Meine Schule www.eriderz.com
Bietet EMTB Kurse an. Der nächste Kurs findet am 17.03.2019 in den Habes statt.
Allerdings ist es fürs uns auch möglich MTB-Kurse zugeben.
Bitte setzt euch bei Interesse mit uns in Verbindung. Gerne würden wir auch MTB Fahrtechnik Kurse in den Habes veranstalten. 

VG


----------



## kaliberat (17. März 2019)

Moin!

Ich fände es gut, mal ein Training bei einem lokalen Anbieter zu besuchen.
Vielleicht sind so auch 1-Tages-Schwerpunkttrainings möglich - z. B. Manual und Bunnyhop.
Wäre im April / Mai bei einem Tag dabei.

Gruß
Jörg


----------



## MTB-News.de




----------



## kaliberat (19. Mai 2019)

So, habe gerade einen Tag bei Matthias von www.eriderz.com hier in den Hades trainiert - allerdings Fahrtechnik auf dem analogen MTB 
Kann ich nur empfehlen.
Ich werde gerne nochmal einen 1-Tages-Workshop bei Matthias buchen.

Gruß
Jörg


----------



## sniper-wolf (16. Juni 2019)

Ich poste es hier einfach mal. Ich bin auf eine neue Schule gestoßen und habe mich gleich mal für den Kurs am 30.06. angemeldet. Leider bin ich zur Zeit der einzige Teilnehmer und der Kurs findet erst ab 5 Personen statt. Wer hat also Lust mitzumachen? 

www.bikeschule-hamburg.de


----------



## Bikelovers (17. Juni 2019)

Ich bräuchte eine Bikeschule, die mir die Unsicherheit nach einem Beinbruch nimmt und zeitgleich auf meine eingeschränkten, körperlichen Möglichkeiten nach dem Bruch eingeht. 
Würde wohl auf Einzelunterricht hinauslaufen. 

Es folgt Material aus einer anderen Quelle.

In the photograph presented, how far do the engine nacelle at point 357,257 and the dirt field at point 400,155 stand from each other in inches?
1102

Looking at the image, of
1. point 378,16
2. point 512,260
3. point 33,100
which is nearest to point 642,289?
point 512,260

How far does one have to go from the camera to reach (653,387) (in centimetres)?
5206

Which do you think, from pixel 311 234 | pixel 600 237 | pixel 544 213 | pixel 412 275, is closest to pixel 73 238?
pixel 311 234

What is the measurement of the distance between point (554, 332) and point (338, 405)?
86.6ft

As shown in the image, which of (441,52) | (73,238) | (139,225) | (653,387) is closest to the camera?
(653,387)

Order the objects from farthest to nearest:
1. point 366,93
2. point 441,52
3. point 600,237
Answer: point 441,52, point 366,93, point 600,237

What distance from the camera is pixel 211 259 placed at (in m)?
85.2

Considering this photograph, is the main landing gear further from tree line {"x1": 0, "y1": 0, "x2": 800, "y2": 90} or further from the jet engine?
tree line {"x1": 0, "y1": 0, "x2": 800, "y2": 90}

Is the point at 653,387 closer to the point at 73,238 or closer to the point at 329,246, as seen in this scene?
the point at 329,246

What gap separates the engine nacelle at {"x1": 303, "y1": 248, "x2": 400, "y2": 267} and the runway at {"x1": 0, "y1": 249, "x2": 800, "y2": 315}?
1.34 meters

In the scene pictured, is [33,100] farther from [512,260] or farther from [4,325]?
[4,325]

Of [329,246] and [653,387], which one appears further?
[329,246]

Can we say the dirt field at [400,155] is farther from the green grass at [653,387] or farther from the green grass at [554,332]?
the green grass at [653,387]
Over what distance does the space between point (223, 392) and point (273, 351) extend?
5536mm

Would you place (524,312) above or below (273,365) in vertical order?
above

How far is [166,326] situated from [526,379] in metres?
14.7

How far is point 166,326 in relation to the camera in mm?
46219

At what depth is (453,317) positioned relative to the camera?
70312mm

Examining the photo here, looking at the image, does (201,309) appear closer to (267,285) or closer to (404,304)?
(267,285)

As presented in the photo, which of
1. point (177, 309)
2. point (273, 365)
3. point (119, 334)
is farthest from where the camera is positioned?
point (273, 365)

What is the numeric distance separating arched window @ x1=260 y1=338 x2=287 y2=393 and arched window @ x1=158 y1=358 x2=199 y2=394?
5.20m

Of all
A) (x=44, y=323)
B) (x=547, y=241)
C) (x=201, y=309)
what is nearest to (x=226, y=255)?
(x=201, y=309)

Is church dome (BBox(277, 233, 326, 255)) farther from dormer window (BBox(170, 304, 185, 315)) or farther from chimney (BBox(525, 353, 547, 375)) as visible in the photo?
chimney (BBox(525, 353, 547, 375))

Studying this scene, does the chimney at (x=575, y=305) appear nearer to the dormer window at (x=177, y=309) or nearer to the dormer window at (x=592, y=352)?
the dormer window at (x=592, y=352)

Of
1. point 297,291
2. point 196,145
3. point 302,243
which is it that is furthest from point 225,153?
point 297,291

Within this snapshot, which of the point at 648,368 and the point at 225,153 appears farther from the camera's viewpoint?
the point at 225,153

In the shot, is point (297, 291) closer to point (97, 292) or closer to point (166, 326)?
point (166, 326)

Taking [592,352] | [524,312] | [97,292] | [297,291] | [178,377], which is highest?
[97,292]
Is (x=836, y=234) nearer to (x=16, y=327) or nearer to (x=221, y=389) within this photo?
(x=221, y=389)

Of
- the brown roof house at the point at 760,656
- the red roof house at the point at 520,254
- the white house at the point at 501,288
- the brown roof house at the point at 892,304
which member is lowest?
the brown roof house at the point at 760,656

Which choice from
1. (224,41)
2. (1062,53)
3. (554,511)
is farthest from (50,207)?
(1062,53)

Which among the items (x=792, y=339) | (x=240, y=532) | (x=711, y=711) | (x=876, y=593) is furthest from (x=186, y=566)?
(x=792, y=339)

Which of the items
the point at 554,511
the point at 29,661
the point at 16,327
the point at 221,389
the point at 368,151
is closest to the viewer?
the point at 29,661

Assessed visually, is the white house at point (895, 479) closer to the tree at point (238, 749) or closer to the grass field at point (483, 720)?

Bietet dies eine Bikeschule an?


----------



## Vollgasfahrer (21. Juni 2019)

Bikelovers schrieb:


> Ich bräuchte eine Bikeschule, die mir die Unsicherheit nach einem Beinbruch nimmt und zeitgleich auf meine eingeschränkten, körperlichen Möglichkeiten nach dem Bruch eingeht.
> Würde wohl auf Einzelunterricht hinauslaufen.
> 
> Bietet dies eine Bikeschule an?



Hi.. melde dich gerne mal bei Mir... wir können sowas auch gerne im Einzeltraining erarbeiten. Ich bin Sportlehrer und habe Erfahrung mit solchen Themen. 

VG


----------



## Vollgasfahrer (24. Juni 2019)

Hallo an Alle Biker in Norddeutschland / Hamburg.
Für den August bietet ich an 2 Wochenenden Fortgeschrittenen MTB Fahrtechnikkurse an.
Am 10.08 wird es einen Fortgeschrittenenkurs Name: Wheelie / Manual geben (inkl. Manualmaschine). 
Am 17.08 veranstalte ich einen extra Kurs nur für Bikerinnen (Ladysonly).
Name: Trailsurfen Harburger Berge.
Inhalt: Linienwahl Berg und Berauffahren, Hindernisbewältigung Bunny Hop.
Wer Interesse  hat bitte melden. Ich werde die Kurse noch hier bei Events einstellen.


Gruß
Matthias


----------



## kaliberat (7. Juli 2019)

Schade, August ist schlecht bei mir. Finde es aber sehr gut Matthias, dass Du nun ab und zu Kurse in Harburg anbietest.
Möchte nochmal mitmachen und deshalb hier weiterhin aktiv reingucken.


----------



## MTB-News.de




----------



## BikeschuleHH (14. Juli 2019)

Bikelovers schrieb:


> Ich freue mich schon argh auf meine 2. MTB-Saison und möchte diese mit einem Basis-/Aufbaukurs starten.
> 
> Kennt Jemand MTB-Schulen, die Kurse anbieten?
> Ich hab bisher eine Einzige finden können (Trailtech), die nur alle 2x Monate Kurse in Hamburg anbietet.


----------



## BikeschuleHH (14. Juli 2019)

Die BIKESCHULE HAMBURG bietet auch in der zweiten Jahreshälfte 2019 MTB-Fahrtechnik-Kurse an. Einfach mal nachschauen unter: 









						Mountainbike-Fahrtechnik-Kurse in den Harburger Bergen
					

MTB-Techniktraining in kleinen Lerngruppen für Anfänger, Fortgeschrittene und Experten




					www.bikeschule-hamburg.de
				




Sportliche Grüße, Frank


----------



## kaliberat (14. Juli 2019)

Wird ja immer vielfältiger hier, super!
Hast Du, Frank, 2018 ein paar Sonntagskurse für die HNT durchgeführt?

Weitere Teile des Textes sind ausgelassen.